--- PROBLEM DESCRIPTION ---
Extract all of the entries and set them down verbatim.

>> START TASK DATA

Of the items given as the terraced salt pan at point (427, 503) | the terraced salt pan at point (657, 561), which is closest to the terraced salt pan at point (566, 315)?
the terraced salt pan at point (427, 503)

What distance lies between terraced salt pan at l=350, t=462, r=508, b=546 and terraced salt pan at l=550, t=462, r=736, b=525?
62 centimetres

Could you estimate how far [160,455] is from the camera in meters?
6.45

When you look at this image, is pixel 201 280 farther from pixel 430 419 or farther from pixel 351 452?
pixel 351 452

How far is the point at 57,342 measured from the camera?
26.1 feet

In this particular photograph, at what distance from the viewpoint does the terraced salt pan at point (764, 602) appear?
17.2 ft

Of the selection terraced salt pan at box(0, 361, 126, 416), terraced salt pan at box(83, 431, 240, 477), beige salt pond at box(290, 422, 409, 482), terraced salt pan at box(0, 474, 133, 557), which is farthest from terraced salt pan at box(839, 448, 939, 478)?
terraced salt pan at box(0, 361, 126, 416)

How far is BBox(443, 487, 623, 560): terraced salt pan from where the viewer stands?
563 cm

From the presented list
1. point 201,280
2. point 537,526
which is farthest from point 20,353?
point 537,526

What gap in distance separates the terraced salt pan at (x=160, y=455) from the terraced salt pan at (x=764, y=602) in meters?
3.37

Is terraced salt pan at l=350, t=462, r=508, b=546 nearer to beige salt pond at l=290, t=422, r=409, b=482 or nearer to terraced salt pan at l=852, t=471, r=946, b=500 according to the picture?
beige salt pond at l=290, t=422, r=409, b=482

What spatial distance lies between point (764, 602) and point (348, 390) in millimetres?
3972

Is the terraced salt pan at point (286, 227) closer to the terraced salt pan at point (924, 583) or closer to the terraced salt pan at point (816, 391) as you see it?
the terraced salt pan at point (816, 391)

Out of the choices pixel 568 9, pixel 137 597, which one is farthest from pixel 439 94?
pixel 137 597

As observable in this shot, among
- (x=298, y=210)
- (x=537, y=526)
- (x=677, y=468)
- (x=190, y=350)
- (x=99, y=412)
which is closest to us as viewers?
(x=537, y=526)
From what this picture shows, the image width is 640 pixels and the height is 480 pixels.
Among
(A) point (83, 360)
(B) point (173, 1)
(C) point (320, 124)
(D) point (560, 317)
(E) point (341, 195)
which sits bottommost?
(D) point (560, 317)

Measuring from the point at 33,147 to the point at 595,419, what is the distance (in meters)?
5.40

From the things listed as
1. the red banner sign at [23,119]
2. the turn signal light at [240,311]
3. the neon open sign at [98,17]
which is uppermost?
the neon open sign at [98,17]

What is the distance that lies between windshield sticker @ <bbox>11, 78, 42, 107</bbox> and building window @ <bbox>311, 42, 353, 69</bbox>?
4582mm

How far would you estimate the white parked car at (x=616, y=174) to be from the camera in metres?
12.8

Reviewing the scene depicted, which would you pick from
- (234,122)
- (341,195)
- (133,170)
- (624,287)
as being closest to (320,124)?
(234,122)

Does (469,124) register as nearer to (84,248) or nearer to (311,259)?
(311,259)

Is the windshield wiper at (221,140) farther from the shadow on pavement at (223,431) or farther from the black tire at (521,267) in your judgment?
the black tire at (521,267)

>> END TASK DATA

--- PROBLEM SOLUTION ---
Of the items given as the terraced salt pan at point (427, 503) | the terraced salt pan at point (657, 561), which is closest to the terraced salt pan at point (566, 315)?
the terraced salt pan at point (427, 503)

What distance lies between terraced salt pan at l=350, t=462, r=508, b=546 and terraced salt pan at l=550, t=462, r=736, b=525?
62 centimetres

Could you estimate how far [160,455] is from the camera in meters?
6.45

When you look at this image, is pixel 201 280 farther from pixel 430 419 or farther from pixel 351 452?
pixel 351 452

How far is the point at 57,342 measured from the camera?
26.1 feet

In this particular photograph, at what distance from the viewpoint does the terraced salt pan at point (764, 602) appear?
17.2 ft

Of the selection terraced salt pan at box(0, 361, 126, 416), terraced salt pan at box(83, 431, 240, 477), beige salt pond at box(290, 422, 409, 482), terraced salt pan at box(0, 474, 133, 557), which is farthest from terraced salt pan at box(839, 448, 939, 478)?
terraced salt pan at box(0, 361, 126, 416)

How far is BBox(443, 487, 623, 560): terraced salt pan from where the viewer stands?
563 cm

From the presented list
1. point 201,280
2. point 537,526
which is farthest from point 20,353?
point 537,526

What gap in distance separates the terraced salt pan at (x=160, y=455) from the terraced salt pan at (x=764, y=602) in meters?
3.37

Is terraced salt pan at l=350, t=462, r=508, b=546 nearer to beige salt pond at l=290, t=422, r=409, b=482 or nearer to terraced salt pan at l=852, t=471, r=946, b=500 according to the picture?
beige salt pond at l=290, t=422, r=409, b=482

What spatial distance lies between point (764, 602) and point (348, 390) in millimetres?
3972

Is the terraced salt pan at point (286, 227) closer to the terraced salt pan at point (924, 583) or closer to the terraced salt pan at point (816, 391) as you see it?
the terraced salt pan at point (816, 391)

Out of the choices pixel 568 9, pixel 137 597, which one is farthest from pixel 439 94?
pixel 137 597

As observable in this shot, among
- (x=298, y=210)
- (x=537, y=526)
- (x=677, y=468)
- (x=190, y=350)
- (x=99, y=412)
which is closest to us as viewers?
(x=537, y=526)
From what this picture shows, the image width is 640 pixels and the height is 480 pixels.
Among
(A) point (83, 360)
(B) point (173, 1)
(C) point (320, 124)
(D) point (560, 317)
(E) point (341, 195)
which sits bottommost?
(D) point (560, 317)

Measuring from the point at 33,147 to the point at 595,419, what is the distance (in meters)?
5.40

From the things listed as
1. the red banner sign at [23,119]
2. the turn signal light at [240,311]
3. the neon open sign at [98,17]
which is uppermost?
the neon open sign at [98,17]

What is the distance that lies between windshield sticker @ <bbox>11, 78, 42, 107</bbox> and building window @ <bbox>311, 42, 353, 69</bbox>?
4582mm

How far would you estimate the white parked car at (x=616, y=174) to be from the camera in metres?
12.8

Reviewing the scene depicted, which would you pick from
- (234,122)
- (341,195)
- (133,170)
- (624,287)
as being closest to (320,124)?
(234,122)

Does (469,124) register as nearer to (84,248) or nearer to (311,259)?
(311,259)

Is the windshield wiper at (221,140) farther from the shadow on pavement at (223,431) or farther from the black tire at (521,267) in your judgment?
the black tire at (521,267)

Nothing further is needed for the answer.